On Tue, Jun 01, 2021 at 03:01:00PM +0100, Matthew Wilcox wrote:
> On Mon, May 31, 2021 at 09:48:45PM -0700, Michel Lespinasse wrote:
> > I - Speculative page faults
> > 
> > The idea there is to avoid taking the mmap lock during page faults,
> > at least for the easier cases. This requiers the fault handler to be
> > a careful to avoid races with mmap writers (and most particularly
> > munmap), and when the new page is ready to be inserted into the user
> > process, to verify, at the last moment (after taking the page table
> > lock), that there has been no race between the fault handler and any
> > mmap writers.  Such checks can be implemented locally, without hitting
> > any global locks, which results in very nice scalability improvements
> > when processing concurrent faults.
> > 
> > I think the idea is ready for prime time, and a patchset has been proposed,
> > but it is not getting much traction yet. I suspect we will need to discuss
> > the idea in person to figure out the next steps.
• • • • •
Task requirements:
1 – In the excerpt on speculative page faults, what does the fault handler check at the last moment, after taking the page table lock?
2 – Which lines in the rows contain the word "closest"? Report each of those lines in full.

Exercise material:
• • • • •
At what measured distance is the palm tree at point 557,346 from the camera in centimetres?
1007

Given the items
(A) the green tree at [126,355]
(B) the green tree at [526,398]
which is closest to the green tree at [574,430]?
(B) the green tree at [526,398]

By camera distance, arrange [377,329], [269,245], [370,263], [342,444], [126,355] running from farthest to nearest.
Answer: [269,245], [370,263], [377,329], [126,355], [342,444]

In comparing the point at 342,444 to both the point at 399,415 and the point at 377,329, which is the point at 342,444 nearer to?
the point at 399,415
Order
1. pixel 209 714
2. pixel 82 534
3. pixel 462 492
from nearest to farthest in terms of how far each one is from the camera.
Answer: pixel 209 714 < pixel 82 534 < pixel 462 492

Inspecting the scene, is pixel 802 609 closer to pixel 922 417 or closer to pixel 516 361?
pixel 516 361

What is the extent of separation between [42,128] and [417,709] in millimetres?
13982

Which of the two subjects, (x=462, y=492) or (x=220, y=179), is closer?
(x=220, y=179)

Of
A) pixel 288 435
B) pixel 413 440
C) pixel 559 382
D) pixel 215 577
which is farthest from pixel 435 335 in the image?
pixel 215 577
• • • • •
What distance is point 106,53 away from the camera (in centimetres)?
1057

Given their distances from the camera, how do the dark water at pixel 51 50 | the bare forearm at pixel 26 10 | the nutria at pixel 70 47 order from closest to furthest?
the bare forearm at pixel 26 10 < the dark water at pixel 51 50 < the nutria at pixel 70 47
• • • • •
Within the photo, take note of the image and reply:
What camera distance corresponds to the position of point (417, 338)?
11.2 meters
• • • • •
Exercise responses:
1 – It checks that there has been no race between the fault handler and any mmap writers.

2 –
which is closest to the green tree at [574,430]?
Given their distances from the camera, how do the dark water at pixel 51 50 | the bare forearm at pixel 26 10 | the nutria at pixel 70 47 order from closest to furthest?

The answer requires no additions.